Presumably, this method may also be used to determine the amount to include in an employee’s income for discounts provided the employee’s friends.
Action Items
While it is favorable that the extension of discounts to the employees’ friends as well as their family members does not make all discounts taxable, such a design diminishes the value of the program to the employees and complicates plan administration for the employer.
From an employee’s perspective, the value of the discounts provided to the employee’s friends will be treated as additional wages in which taxes on such benefits must be withheld from the employee’s paycheck; while the friends enjoy the fringe benefits without incurring any tax liability. If an employer extends its “qualified employee discount” program to nonemployees, it should notify the employees about the tax consequences of designating such individuals to participate in the program.
From the employer’s perspective, additional employment taxes attributable to the discounts provided to the employees’ friends will be incurred by the employer. Plan administration also becomes more burdensome since an employee’s relationship with each person designated to participate in the discount program must be tracked so that the employee’s taxable income can be properly calculated, reported and withheld upon.
For administrative simplification, employers may wish to limit their “qualified employee discount” programs to active employees, retirees, and their spouses and dependent children to avoid having to identify nonemployees participating in the program and imputing income to the employees for their use.

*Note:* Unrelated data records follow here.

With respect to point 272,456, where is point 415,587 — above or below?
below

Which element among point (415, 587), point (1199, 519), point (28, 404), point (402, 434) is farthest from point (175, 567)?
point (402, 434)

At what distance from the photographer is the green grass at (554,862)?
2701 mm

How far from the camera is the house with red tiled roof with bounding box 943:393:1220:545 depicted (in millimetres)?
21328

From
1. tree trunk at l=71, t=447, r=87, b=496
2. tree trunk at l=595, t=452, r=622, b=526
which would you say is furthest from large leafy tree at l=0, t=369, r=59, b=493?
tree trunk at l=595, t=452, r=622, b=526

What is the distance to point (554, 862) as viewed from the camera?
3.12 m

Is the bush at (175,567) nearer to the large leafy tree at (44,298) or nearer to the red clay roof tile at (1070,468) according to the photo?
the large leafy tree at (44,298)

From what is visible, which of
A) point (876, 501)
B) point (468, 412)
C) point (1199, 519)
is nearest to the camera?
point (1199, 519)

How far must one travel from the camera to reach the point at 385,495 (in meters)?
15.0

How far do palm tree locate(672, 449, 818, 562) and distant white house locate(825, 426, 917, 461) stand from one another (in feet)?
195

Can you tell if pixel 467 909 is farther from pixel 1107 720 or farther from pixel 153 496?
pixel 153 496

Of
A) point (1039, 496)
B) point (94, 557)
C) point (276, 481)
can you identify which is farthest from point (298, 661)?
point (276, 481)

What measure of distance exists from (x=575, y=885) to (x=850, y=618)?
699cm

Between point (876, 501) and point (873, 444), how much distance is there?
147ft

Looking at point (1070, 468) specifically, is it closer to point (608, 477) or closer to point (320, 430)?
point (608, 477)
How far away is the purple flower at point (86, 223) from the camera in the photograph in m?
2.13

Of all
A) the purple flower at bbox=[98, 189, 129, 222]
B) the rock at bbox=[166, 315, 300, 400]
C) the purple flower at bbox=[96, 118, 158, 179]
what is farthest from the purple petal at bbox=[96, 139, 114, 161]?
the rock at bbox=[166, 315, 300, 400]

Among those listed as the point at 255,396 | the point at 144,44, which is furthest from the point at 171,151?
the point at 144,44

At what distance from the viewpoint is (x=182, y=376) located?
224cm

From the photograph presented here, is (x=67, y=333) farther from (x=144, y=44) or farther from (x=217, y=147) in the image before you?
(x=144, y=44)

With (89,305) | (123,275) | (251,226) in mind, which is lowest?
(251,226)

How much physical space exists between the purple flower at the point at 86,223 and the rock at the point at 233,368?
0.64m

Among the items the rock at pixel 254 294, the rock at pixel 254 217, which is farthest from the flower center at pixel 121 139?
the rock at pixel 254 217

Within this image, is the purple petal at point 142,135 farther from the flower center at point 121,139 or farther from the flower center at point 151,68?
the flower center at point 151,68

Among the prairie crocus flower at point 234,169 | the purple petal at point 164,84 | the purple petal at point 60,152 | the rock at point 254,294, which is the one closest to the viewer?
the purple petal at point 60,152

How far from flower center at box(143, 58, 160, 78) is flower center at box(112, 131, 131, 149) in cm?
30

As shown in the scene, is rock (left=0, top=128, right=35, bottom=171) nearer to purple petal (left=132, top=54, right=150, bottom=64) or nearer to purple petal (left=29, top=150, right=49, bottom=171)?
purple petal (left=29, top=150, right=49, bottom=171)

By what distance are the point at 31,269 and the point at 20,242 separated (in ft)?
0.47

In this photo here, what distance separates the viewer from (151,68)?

Further, if the employee’s discount is based on a discounted price provided to discrete customers or consumer groups, rather than the published rates, the employer should maintain records that (i) establish that 35 percent of the employer’s sales are comprised of discounted rates given to such customers, and (ii) show each group’s discount and the percentage of sales that each group contributes to the total sales. Absent such showing in an audit, the IRS agents are instructed to base the employee’s discount off of the published rates, which may result in higher income inclusion for the employee.